I think this approach is probably the best we can do, but I could also imagine that users might find it to be confusing behavior. I wonder if there's any informal user testing we can do?
I guess the ISO 8601 spec does call "Z" the "UTC designator", so use_utc_designator seems like approximately the right name. My main hesitation with this name is that I suspect users may think that use_utc_designator means that they unconditionally want to use Z — without reading the documentation (which we can assume 99% of users won't do) — you might assume that dt.isoformat(use_utc_designator=True) would translate to dt.astimezone(timezone.utc).replace(tzinfo=None).isoformat() + "Z".
A name like utc_as_z is definitely less... elegant, but conveys the concept a bit more clearly. Would be worth throwing it to a poll or something before merging.
Bad idea: pass zulu=True
It is short, memorable if you know about it, otherwise obscure enough to push people to read the docs and be clear about what it does.
Also strange and far from obvious, so a bad idea. Unless… ?
My main hesitation with this name is that I suspect users may think that
use_utc_designatormeans that they unconditionally want to useZ— without reading the documentation (which we can assume 99% of users won't do)
I was thinking along similar lines when I used use_utc_designator in the PR, but I drew a different conclusion. I was thinking that the name use_utc_designator is sufficiently abstruse that no one would even be able to guess that it's referring to "Z" without actually reading the documentation for the parameter. In particular, I worry that zulu=True or allow_Z=True might lead people to make the mistake of thinking that they'll always get "Z" instead of "+00:00".
A name like
utc_as_zis definitely less... elegant, but conveys the concept a bit more clearly.
This would definitely be more memorable and more approachable. If we stick with making it conditional on tzname() == "UTC", I definitely think we want to have "utc" in the name of the parameter, and utc_as_z satisfies that.
utc_as_z seems reasonable to me. Let me know if you'd like me to update the PR.

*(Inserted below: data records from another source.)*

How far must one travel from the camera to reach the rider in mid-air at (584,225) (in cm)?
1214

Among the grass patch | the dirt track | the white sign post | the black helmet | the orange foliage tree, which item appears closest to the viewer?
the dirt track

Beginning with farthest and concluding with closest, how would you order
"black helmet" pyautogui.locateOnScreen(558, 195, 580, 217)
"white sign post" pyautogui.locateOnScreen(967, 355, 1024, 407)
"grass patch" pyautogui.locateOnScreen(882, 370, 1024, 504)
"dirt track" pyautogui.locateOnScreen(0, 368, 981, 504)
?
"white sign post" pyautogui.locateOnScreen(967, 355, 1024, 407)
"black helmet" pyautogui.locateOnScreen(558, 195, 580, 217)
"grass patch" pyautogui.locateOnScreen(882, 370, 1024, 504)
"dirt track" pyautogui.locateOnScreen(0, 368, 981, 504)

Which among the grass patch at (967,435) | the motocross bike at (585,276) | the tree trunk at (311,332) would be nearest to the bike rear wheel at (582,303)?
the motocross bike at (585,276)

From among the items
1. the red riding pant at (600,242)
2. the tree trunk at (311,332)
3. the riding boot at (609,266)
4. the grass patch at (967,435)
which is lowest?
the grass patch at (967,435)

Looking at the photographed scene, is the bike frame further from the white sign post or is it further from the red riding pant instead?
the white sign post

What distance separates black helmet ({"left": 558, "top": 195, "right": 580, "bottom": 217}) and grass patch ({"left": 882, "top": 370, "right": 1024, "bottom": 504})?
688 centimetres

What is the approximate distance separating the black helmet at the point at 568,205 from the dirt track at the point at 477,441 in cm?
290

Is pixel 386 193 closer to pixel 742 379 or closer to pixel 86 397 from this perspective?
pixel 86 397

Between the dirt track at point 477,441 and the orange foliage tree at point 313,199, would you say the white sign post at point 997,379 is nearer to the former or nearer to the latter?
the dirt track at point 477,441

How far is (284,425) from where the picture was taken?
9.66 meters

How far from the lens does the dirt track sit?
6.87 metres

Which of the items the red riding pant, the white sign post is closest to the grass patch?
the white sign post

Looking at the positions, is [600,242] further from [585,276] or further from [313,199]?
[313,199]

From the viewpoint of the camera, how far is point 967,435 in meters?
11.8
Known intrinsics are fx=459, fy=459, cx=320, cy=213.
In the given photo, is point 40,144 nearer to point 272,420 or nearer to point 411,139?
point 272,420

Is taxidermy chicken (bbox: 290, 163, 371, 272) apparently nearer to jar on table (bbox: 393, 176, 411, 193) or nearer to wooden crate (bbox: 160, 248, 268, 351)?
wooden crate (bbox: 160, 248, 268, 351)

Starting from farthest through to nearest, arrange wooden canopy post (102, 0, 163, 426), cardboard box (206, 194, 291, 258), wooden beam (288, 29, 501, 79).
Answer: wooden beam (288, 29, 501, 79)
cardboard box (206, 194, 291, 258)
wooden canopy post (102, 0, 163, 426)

After running a survey where I tried out 4 different keyword arguments at random with 972 participants (not all of them completed the survey all the way, admittedly) and asked people what they thought it does in various situations, I got the following results:
Percentage getting semantics question right by kwarg:
allow_z : naïve: 50.495 | utc: 89.47 | nyc: 80.90 | lon: 42.35
format_utc_as_z : naïve: 41.304 | utc: 88.68 | nyc: 54.88 | lon: 40.00
use_utc_designator : naïve: 22.857 | utc: 73.68 | nyc: 47.87 | lon: 39.29
utc_as_z : naïve: 38.542 | utc: 93.27 | nyc: 57.30 | lon: 42.86
This is strange because I think none of us like allow_z, including the survey participants. When told the actual semantics of the keyword argument, they overwhelmingly prefer utc_as_z:
utc_as_z 165
format_utc_as_z 78
I don't like any of these 42
allow_z 19
use_utc_designator 12
I was hoping the results here would be less... ambiguous.
Given these results and the fact that people don't seem to have a great grasp on what this is supposed to do, let's push this feature to 3.12 to try to come up with a better design.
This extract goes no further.